Cunningham v. Aeschliman

MR. CHIEF JUSTICE UNDERWOOD,

dissenting:

I cannot agree that plaintiff is entitled to recover a commission for the sale of this property under the terms of this contract, and it is this contract upon which his cause of action is based. A count predicated upon fraud was voluntarily dismissed by plaintiff, and no quantum meruit claim was ever made. Consequently, any right to recover under this listing agreement must be predicated on the occurrence of one of three events: (1) the sale of the property within 90 days commencing June 14, 1967; (2) the production by plaintiff of a purchaser “ready, willing and able” to buy the property for $75,000, or such lesser sum as might be acceptable to defendant, within that 90-day period; (3) a sale of the property to any person, directly or indirectly, whom plaintiff may have interested in the property, within 6 months following expiration of the exclusive listing period. No amount of discussion by the majority concerning either Dr. San tare’s possession of the property or any “causal connection” to a sale can obscure the fact that none of these contractual conditions was met. Nowhere is it suggested that the property was sold prior to September 12, 1967, or that defendant and Dr. Santare reached any agreement during the protracted negotiations that summer; Dr. Santare was not “ready, willing and able” to purchase upon terms to which the defendant would consent. Serious differences separated their bargaining positions during that entire period, and the leasehold arrangement executed in September reflected Dr. Santare’s unwillingness to consúmate a sale at that time.
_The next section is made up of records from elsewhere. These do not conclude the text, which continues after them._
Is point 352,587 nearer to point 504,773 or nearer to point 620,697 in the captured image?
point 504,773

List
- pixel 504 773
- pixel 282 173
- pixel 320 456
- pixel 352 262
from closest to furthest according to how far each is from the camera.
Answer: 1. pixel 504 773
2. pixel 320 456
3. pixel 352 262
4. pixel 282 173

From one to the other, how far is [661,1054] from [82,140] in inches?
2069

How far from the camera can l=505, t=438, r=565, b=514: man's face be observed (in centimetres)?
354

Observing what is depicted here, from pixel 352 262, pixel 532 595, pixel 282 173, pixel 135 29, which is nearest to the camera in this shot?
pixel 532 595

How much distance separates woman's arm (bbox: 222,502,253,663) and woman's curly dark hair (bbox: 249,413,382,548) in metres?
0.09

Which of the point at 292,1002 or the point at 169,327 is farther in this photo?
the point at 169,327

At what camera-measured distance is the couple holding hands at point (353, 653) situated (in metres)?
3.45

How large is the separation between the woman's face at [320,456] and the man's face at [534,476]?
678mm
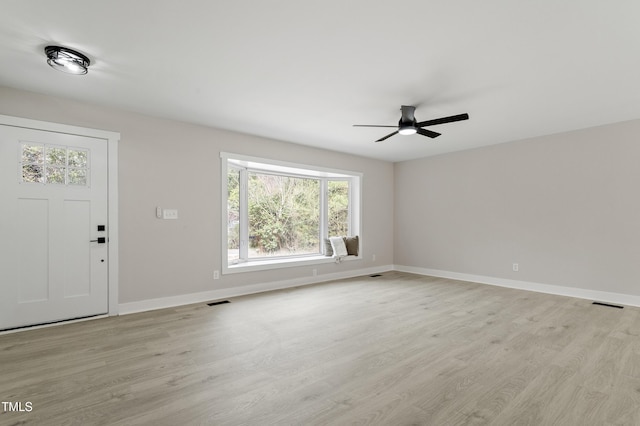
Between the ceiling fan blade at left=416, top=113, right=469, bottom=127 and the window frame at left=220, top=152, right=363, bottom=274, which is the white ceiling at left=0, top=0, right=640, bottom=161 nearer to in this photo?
the ceiling fan blade at left=416, top=113, right=469, bottom=127

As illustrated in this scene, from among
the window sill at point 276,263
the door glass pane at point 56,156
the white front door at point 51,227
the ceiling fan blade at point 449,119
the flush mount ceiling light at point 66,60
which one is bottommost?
the window sill at point 276,263

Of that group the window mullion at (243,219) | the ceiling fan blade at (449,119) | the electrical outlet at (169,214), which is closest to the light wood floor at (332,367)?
the electrical outlet at (169,214)

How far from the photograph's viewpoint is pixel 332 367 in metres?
2.43

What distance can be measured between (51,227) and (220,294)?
2.13 meters

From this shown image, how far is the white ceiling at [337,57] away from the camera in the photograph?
2.04 m

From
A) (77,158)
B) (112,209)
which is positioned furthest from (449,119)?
(77,158)

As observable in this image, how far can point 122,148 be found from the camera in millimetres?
3814

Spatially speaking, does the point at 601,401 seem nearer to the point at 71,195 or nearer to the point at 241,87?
the point at 241,87

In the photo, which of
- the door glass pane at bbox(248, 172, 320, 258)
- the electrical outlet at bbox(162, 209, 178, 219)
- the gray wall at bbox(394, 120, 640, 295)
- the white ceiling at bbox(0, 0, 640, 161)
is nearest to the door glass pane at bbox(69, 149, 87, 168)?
the white ceiling at bbox(0, 0, 640, 161)

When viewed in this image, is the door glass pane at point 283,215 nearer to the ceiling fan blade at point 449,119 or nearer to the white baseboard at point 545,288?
the white baseboard at point 545,288

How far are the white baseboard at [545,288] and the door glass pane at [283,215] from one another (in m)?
2.53

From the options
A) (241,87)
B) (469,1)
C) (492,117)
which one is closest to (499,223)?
(492,117)

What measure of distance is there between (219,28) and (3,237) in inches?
120

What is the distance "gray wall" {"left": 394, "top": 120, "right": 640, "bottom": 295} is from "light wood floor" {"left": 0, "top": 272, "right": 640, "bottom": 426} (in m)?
0.86
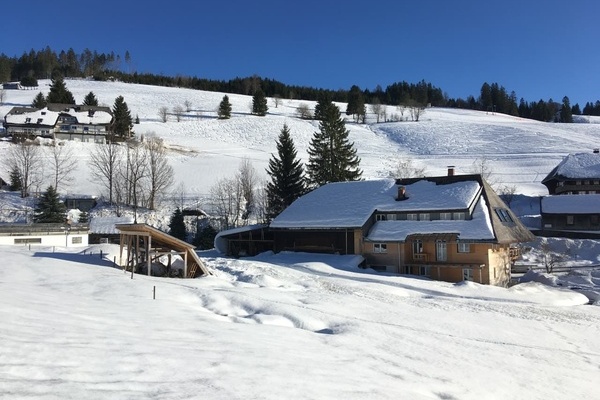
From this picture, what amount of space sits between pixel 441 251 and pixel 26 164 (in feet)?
170

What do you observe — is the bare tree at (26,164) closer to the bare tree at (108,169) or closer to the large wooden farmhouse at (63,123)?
the bare tree at (108,169)

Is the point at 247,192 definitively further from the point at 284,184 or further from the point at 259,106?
the point at 259,106

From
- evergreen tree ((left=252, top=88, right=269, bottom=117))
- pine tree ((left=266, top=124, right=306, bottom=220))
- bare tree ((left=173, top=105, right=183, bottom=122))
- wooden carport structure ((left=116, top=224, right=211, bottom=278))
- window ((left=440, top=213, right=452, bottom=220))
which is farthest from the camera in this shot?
evergreen tree ((left=252, top=88, right=269, bottom=117))

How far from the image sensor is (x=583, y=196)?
54969mm

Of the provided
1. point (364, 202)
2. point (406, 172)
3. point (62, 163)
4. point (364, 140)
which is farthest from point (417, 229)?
point (364, 140)

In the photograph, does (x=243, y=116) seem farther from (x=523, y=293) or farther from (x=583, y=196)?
(x=523, y=293)

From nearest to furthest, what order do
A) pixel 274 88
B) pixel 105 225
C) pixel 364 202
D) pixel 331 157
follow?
1. pixel 364 202
2. pixel 105 225
3. pixel 331 157
4. pixel 274 88

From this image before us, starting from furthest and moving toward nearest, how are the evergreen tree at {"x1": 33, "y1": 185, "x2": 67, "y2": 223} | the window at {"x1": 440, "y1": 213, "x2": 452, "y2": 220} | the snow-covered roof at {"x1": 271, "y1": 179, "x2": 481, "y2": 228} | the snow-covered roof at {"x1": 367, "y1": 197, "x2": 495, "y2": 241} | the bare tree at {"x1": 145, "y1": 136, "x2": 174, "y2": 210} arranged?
the bare tree at {"x1": 145, "y1": 136, "x2": 174, "y2": 210} → the evergreen tree at {"x1": 33, "y1": 185, "x2": 67, "y2": 223} → the snow-covered roof at {"x1": 271, "y1": 179, "x2": 481, "y2": 228} → the window at {"x1": 440, "y1": 213, "x2": 452, "y2": 220} → the snow-covered roof at {"x1": 367, "y1": 197, "x2": 495, "y2": 241}

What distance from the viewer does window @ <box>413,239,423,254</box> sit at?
35.2m

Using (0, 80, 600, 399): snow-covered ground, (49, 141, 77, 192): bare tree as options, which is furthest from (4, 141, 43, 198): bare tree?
(0, 80, 600, 399): snow-covered ground

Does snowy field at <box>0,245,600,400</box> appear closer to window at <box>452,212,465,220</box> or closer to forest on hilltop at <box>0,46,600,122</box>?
window at <box>452,212,465,220</box>

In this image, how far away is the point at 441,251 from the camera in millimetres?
Result: 34375

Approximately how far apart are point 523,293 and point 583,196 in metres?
33.3

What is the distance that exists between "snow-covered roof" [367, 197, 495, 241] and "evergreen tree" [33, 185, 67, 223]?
101ft
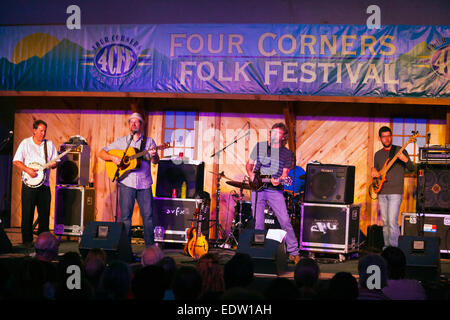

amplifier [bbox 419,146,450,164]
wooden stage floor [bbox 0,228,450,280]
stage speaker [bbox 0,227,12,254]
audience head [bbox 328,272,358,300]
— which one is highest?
amplifier [bbox 419,146,450,164]

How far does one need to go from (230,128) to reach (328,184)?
2.72 meters

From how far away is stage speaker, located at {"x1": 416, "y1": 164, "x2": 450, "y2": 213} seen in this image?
32.3 ft

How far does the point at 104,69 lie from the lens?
10.9 metres

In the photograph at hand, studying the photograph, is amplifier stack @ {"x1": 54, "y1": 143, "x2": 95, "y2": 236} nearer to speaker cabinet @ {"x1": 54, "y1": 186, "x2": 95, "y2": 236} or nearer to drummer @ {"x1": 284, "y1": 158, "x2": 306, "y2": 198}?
speaker cabinet @ {"x1": 54, "y1": 186, "x2": 95, "y2": 236}

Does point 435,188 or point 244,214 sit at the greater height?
point 435,188

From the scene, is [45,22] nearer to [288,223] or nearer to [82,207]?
[82,207]

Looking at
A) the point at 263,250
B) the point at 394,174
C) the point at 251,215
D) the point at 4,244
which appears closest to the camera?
the point at 263,250

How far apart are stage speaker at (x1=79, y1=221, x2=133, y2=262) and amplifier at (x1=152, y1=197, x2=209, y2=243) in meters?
2.39

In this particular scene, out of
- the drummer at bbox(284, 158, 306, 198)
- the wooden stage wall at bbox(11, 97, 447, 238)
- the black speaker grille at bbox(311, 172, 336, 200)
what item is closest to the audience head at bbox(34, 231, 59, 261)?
the black speaker grille at bbox(311, 172, 336, 200)

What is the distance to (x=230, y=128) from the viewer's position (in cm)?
1159

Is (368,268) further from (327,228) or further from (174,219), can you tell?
(174,219)

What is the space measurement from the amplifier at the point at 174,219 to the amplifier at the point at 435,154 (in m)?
3.94

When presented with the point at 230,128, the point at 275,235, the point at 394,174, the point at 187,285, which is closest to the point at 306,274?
the point at 187,285

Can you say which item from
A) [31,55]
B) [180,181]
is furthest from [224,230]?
[31,55]
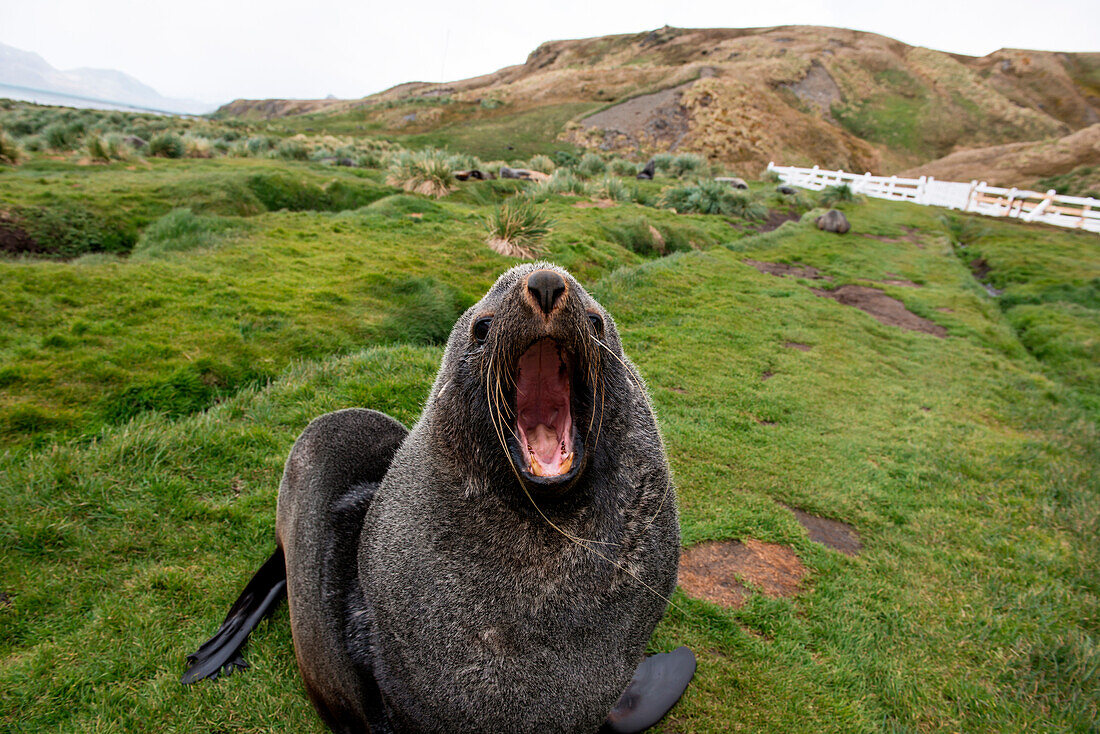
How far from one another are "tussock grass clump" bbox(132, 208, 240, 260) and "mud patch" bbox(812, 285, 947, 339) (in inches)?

It is similarly undisputed that no sale of the property was executed during the 6 months after September 12, 1967, the expiration date of the listing agreement. Dr. Santare did not so obligate himself through exercise of the option until September 18, 1968. The suggestion by the majority that the lease to Dr. Santare somehow “made it impossible for the plaintiff to find any other purchaser under the terms of the brokerage contract” overlooks the precise terms of that agreement. Had plaintiff produced a purchaser willing to pay $75,000 for the property prior to September 12, 1967, it seems clear that he would be entitled to a commission regardless of whether a sale were, in fact, consummated.

It is not uncommon for brokers to show property to persons who are not then disposed to buy but who ultimately purchase after the broker has ceased active solicitation. Whether commissions are due upon those sales varies with the elapsed times and differing circumstances. The contract here was designated to eliminate such uncertainties. It protected the broker in the case of a sale within 6 months from the expiration date of the agreement, but not thereafter. The majority neglects to mention that the 6-months limitation was the plaintiff’s own doing; had he desired more extended protection of his interests, he could have so drafted the brokerage contract which he chose to use.

Contrary to what seems to me to be implied in the majority opinion, I find in the evidence no hint of a scheme to deprive plaintiff of a commission. To the contrary, it is clear that Dr. Santare was seriously concerned about the possibility of water problems in the basement of the house. The lease and option to buy enabled him to determine the effectiveness of the remedial measures taken before he obligated himself to buy, a commitment he was unwilling to make until satisfied that those problems had been eliminated.

I would affirm the judgment of the appellate court.

WARD and RYAN, JJ., join in this dissent.